In orthodontic research, investigators often design studies in which the main response variable is measured repeatedly over time. Compared with cross-sectional designs, repeated-measures designs allow a more definitive evaluation of within-person changes in the response variables across time. Moreover, collecting repeated measures can increase statistical power for detecting differences. Thus, fewer participants are required for conducting a study.
Despite the many advantages of repeated-measures designs, sample-size calculation for such designs is difficult because repeated measurements taken from the same participant are correlated. To compute a sample size, the researcher must specify the expected correlation pattern in the repeated measurements and find a software package that allows such a pattern. In addition, many other inputs are also needed for sample-size calculation. In this article, we provide a step-by-step guide for how to calculate a sample size for repeated-measures designs. First, we discuss the greatest challenges of sample-size calculation for repeated-measures and longitudinal studies. Second, using an orthodontic example trial in which we compare the effectiveness of 2 appliances on overjet reduction, we guide the reader through the steps of sample-size calculation.

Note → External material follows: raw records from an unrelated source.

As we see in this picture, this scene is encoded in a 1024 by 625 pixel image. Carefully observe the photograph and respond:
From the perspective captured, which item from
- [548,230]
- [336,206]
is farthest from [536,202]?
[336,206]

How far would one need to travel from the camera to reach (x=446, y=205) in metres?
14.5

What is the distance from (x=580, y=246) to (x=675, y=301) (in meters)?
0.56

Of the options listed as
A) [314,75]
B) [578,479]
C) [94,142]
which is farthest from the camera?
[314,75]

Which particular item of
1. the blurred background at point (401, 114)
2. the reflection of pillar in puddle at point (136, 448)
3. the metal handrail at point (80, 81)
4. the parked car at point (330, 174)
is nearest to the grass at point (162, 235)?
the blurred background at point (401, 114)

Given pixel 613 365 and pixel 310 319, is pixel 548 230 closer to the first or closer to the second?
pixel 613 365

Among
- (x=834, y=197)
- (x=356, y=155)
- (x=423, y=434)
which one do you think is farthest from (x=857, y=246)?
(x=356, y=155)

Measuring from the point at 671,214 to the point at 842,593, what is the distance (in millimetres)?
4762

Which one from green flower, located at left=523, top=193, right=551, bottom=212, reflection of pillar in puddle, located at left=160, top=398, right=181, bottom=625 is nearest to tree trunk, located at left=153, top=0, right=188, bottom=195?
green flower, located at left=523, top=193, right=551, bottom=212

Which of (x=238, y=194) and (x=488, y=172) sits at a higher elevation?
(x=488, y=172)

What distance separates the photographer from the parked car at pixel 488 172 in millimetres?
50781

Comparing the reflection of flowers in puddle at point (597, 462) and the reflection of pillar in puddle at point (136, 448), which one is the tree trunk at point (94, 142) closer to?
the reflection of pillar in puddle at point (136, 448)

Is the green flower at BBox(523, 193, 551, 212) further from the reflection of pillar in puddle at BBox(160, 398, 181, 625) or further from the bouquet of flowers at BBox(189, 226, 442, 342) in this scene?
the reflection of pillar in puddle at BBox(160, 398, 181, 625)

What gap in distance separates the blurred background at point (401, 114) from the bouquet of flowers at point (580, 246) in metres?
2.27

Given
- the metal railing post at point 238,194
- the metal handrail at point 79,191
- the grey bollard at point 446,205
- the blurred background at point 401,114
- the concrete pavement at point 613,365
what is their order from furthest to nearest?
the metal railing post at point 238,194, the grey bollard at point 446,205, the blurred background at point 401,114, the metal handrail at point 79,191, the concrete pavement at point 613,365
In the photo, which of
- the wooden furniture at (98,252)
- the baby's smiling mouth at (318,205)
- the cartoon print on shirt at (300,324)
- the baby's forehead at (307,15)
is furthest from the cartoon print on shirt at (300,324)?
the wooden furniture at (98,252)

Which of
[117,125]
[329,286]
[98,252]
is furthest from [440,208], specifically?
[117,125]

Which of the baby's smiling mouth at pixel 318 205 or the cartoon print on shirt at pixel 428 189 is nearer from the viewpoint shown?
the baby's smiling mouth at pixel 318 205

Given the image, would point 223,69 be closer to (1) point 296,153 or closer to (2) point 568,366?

Choosing a primary hypothesis
Sample-size calculation is based on a particular hypothesis of the study. The researcher must choose a primary hypothesis and base the sample-size calculation on that hypothesis. With repeated measures, the researcher could possibly choose to test a several hypotheses. The treatment-by-time interaction hypothesis is usually of most interest. This hypothesis tests whether the trend of the response variable across time is the same between the treatment and the control groups. The Figure is an example of a treatment-by-time interaction. The change in overjet across time is assumed to be linear in both groups, and we could test whether the rate of overjet change differs between the treatment and control groups during the 18-month study period. Another possible hypothesis is the main-effect hypothesis, where we can test the effect of a particular predictor variable averaged across all other factors. For example, we could test whether the responses of participants in the treatment group differ from those of participants in the control group, averaged across all the repeated measurements.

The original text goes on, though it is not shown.